Dahlen verabschiedete sich mit einer kleinen Ansprache von seinen Leuten.
»Gute Nacht!« rief man ihm entgegen – und dann kam aus einer Ecke ein Ruf, der sich durch den ganzen Saal fortpflanzte:
»Unser verehrter Chef, er lebe hoch!«
»Hoch!« erklang es nun von allen Seiten.
Dahlen wehrte verlegen ab, doch sein Gesicht strahlte, als er den Saal verließ, begleitet von seiner Tochter, Tante Hermine und den zwei Herren.
*
In der Villa angekommen, sagte Jutta zu Andersen:
»Entschuldige mich kurze Zeit, ich will nur mein Kleid wechseln.«
Andersen hielt sie zurück.
»Jutta, du brauchst dich nicht erst umzuziehen. Ich habe deinen Vater um eine Unterredung gebeten; er erwartet uns in seinem Zimmer.
Jutta nickte und ließ sich willig von ihm führen.
Hermine von Erlstett sah entsetzt dem Paare nach, wie es Arm in Arm in des Schwagers Zimmer verschwand.
Wie kam Andersen zu dieser Vertraulichkeit? Zog sich hier etwas zusammen, was sich ihren Plänen in den Weg stellte?
Sie sah auf Pegau, der ähnliche Gedanken hatte.
Aber keiner sprach sie aus. Um Hermines Mund lag ein kalter, entschlossener Zug. Jetzt würde sie Pegau vornehmen. – War er so töricht gewesen und hatte Andersen den Vorrang gelassen? Sie bat Pegau, ihr zu folgen.
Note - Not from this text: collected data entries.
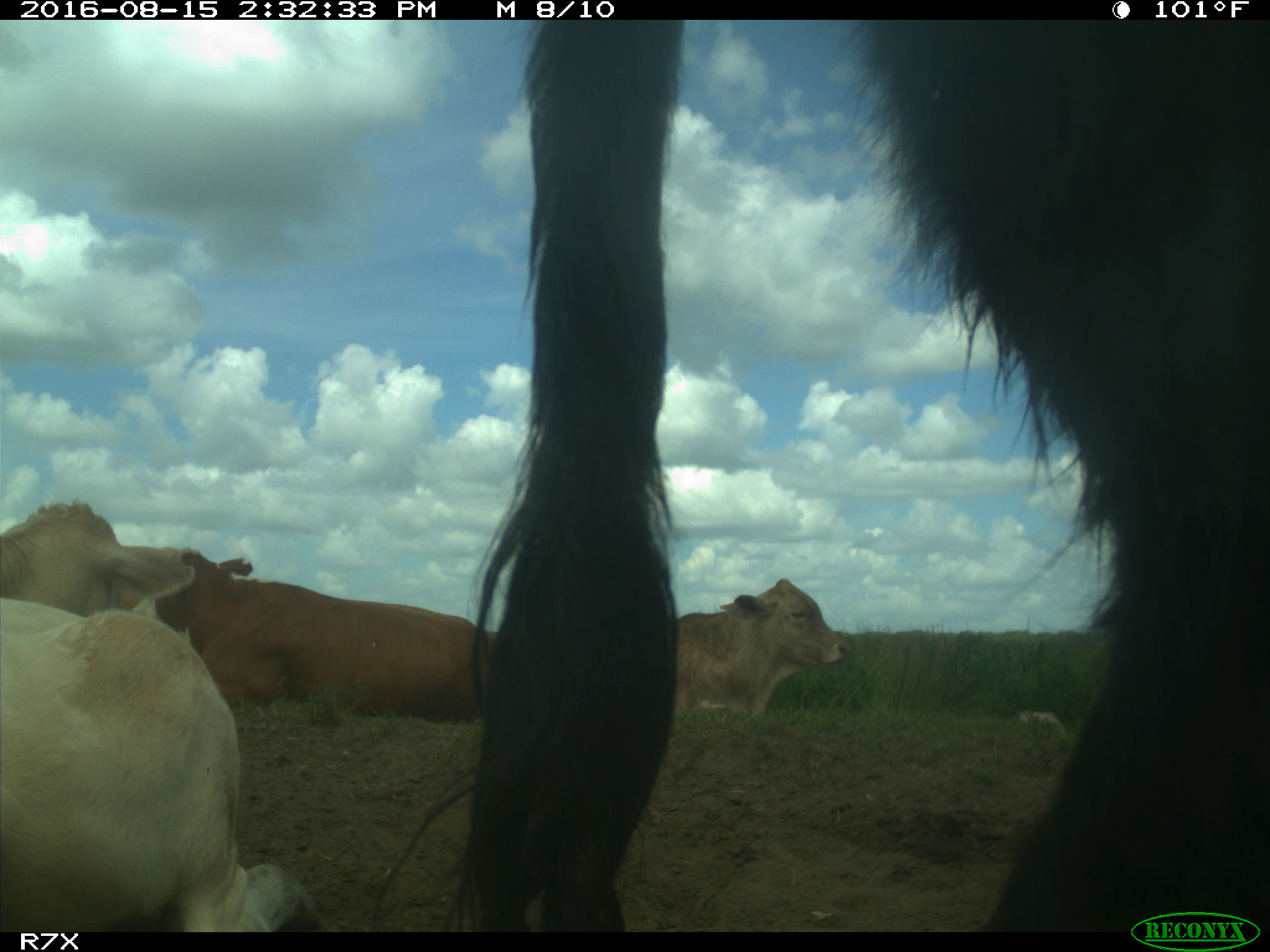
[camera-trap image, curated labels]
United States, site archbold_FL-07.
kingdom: Animalia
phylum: Chordata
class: Mammalia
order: Artiodactyla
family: Bovidae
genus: Bos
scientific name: Bos taurus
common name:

Im Salon forderte sie ihn auf, Platz zu nehmen. Dann gab sie Anweisung, den Tisch zu decken.
Von dem, was sie beschäftigte, konnte sie nicht sprechen; so begann sie eine leichte Unterhaltung.
Pegau entging jedoch nicht, daß sie nur mit halben Gedanken dabei war. Immer wieder lauschte sie, ob sich nicht Schritte dem Zimmer näherten. Auch an Pegau war alles gespannt. Was würde er in der nächsten Stunde erfahren?
*
Bernhard Dahlen wartete voll Spannung auf Andersen. – Was wollte der Mann von ihm?
Da erschien dieser mit Jutta. Erstaunt musterte er die beiden.
Andersens Antlitz schien von innerem Glück verklärt – und Jutta war blaß und geistesabwesend.
Ullrich sah Jutta noch einmal eindringlich an und sprach dann von seiner Liebe zu ihr.
In Dahlens Zügen zeigte sich höchste Bestürzung, als Andersen schloß:
»Ich hoffe, daß Sie mich mit freundlichen Gefühlen in Ihre Familie aufnehmen – ich will Ihnen stets ein guter Freund und Berater sein.«
Es fiel ihm schwer, das Wort »Schwiegersohn« auszusprechen. – Eigenartig war es doch: der Mann, der einst sein Nebenbuhler gewesen war, sollte nun sein Schwiegervater werden.
Andersens Worte waren an Dahlens Ohr vorbeigebraust; nur den Sinn hatte er verstanden und – daß er Jutta verlieren sollte.
Er faßte nach ihren Händen.
»Ist das auch dein Wille, Jutta?«
Jutta nickte ernsthaft.
»Ja, Vater«, sagte sie fest.
Da wußte Dahlen, daß er sich damit abzufinden hatte.
»Ja«, sagte er ziemlich hilflos, »dann gebe ich dir meinen Segen, Jutta! Du kommst in die besten Hände.«
Seine und Andersens Hand fanden sich in festem Druck.
»Ich weiß, daß Sie mein Kind glücklich machen – aber ich bin ehrlich genug, Ihnen zu gestehen, daß ich Jutta nur ungern hergebe.« Hastig fuhr er sich mit dem Handrücken über die Augen.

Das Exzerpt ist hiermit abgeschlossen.